Currently, we support two formats of genotype input including PLINK and BGEN. Other formats such as VCF will be added later. Users do not need to specify the genotype format, GRAB package will check the extension of the file name for that purpose. If GenoFileIndex is not specified, GRAB package assumes the prefix is the same as GenoFile.

  • PLINK format (Check link for more details about this format)

    • GenoFile: “prefix.bed”. The full file name (including the extension “.bed”) of the PLINK binary bed file.

    • GenoFileIndex: c(“prefix.bim”, “prefix.fam”). If not specified, GRAB package assumes that bim and fam files have the same prefix as the bed file.

  • BGEN format (Check link for more details about this format. Currently, only version 1.2 with 8 bits suppression is supported)

    • GenoFile: “prefix.bgen”. The full file name (including the extension “.bgen”) of the BGEN binary bgen file.

    • GenoFileIndex: “prefix.bgen.bgi” or c(“prefix.bgen.bgi”, “prefix.sample”). If not specified, GRAB package assumes that bgi and sample files have the same prefix as the bgen file. If only one element is given for GenoFileIndex, then it should be a bgi file. Check link for more details about bgi file.

    • If the bgen file does not include sample identifiers, then sample file is required, whose detailed description can ben seen in link. If you are not sure if sample identifiers are in BGEN file, please refer to checkIfSampleIDsExist.

  • VCF format will be supported later. GenoFile: “prefix.vcf”; GenoFileIndex: “prefix.vcf.tbi”

Details about argument control

Argument control is used to include and exclude markers for function GRAB.ReadGeno. The function supports two include files of (IDsToIncludeFile, RangesToIncludeFile) and two exclude files of (IDsToExcludeFile, RangesToExcludeFile), but does not support both include and exclude files at the same time.

  • IDsToIncludeFile: a file of marker IDs to include, one column (no header). Check system.file(“extdata”, “IDsToInclude.txt”, package = “GRAB”) for an example.

  • IDsToExcludeFile: a file of marker IDs to exclude, one column (no header).

  • RangesToIncludeFile: a file of ranges to include, three columns (no headers): chromosome, start position, end position. Check system.file(“extdata”, “RangesToInclude.txt”, package = “GRAB”) for an example.

  • RangesToExcludeFile: a file of ranges to exclude, three columns (no headers): chromosome, start position, end position.

  • AlleleOrder: a character, “ref-first” or “alt-first”, to determine whether the REF/major allele should appear first or second. Default is “alt-first” for PLINK and “ref-first” for BGEN. If the ALT allele frequencies of most markers are > 0.5, you should consider resetting this option.
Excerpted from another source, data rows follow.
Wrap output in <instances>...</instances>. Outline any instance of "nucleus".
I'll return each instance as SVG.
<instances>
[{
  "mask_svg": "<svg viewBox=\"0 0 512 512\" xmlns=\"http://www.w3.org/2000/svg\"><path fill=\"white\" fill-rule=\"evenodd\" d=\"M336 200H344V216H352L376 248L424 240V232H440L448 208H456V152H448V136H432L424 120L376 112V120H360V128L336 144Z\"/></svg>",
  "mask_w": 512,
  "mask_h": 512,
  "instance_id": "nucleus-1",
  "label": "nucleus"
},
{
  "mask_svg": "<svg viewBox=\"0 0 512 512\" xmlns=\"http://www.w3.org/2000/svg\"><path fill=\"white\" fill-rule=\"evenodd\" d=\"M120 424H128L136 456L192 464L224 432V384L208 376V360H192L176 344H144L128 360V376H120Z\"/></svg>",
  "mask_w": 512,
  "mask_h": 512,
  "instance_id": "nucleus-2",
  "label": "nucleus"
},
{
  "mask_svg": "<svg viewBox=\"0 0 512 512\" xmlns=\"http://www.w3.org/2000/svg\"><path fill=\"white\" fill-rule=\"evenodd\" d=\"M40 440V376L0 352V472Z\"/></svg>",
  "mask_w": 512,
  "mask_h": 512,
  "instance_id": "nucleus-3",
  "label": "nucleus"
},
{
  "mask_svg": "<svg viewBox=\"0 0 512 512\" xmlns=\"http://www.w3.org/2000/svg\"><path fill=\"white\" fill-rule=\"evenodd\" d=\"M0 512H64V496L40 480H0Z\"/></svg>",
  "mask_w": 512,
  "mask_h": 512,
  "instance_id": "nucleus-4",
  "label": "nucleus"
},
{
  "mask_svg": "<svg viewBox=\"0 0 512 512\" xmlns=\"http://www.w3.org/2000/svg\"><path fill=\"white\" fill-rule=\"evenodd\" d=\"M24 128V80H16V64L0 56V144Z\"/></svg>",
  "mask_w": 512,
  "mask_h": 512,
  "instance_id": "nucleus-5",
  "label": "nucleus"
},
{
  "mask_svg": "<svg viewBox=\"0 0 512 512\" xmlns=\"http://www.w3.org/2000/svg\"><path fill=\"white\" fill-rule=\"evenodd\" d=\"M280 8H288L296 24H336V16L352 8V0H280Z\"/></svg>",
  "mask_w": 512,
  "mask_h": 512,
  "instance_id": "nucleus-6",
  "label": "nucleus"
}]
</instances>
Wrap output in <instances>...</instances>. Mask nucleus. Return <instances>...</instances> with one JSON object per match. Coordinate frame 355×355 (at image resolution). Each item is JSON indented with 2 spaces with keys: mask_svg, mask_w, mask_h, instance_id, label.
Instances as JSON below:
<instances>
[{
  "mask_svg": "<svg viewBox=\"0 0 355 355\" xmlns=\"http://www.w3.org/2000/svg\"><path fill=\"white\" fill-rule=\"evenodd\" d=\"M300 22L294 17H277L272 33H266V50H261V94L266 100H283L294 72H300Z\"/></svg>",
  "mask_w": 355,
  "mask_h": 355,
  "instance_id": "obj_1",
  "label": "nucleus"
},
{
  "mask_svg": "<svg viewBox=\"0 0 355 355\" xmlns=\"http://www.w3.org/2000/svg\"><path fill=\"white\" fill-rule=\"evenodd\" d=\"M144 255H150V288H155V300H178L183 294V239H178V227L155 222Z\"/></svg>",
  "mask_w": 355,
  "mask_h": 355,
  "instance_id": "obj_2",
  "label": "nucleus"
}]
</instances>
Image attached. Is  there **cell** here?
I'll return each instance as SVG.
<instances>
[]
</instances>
NOTE, if you use plink2 to convert PLINK file to BGEN file, then ‘ref-first’ modifier is to reset the order.

  • AllMarkers: a logical value (default: FALSE) to indicate if all markers are extracted. It might take too much memory to put genotype of all markers in R. This parameter is to remind users.

  • ImputeMethod: a character, “none” (default), “bestguess”, or “mean”. By default, missing genotype is NA. Suppose alternative allele frequency is p, then missing genotype is imputed as 2p (ImputeMethod = “mean”) or round(2p) (ImputeMethod = “bestguess”).

Value

The function returns an R list including a genotype matrix and an information matrix.

  • GenoMat: Genotype matrix, each row is for one sample and each column is for one marker.

  • markerInfo: Information matrix including 5 columns of CHROM, POS, ID, REF, and ALT.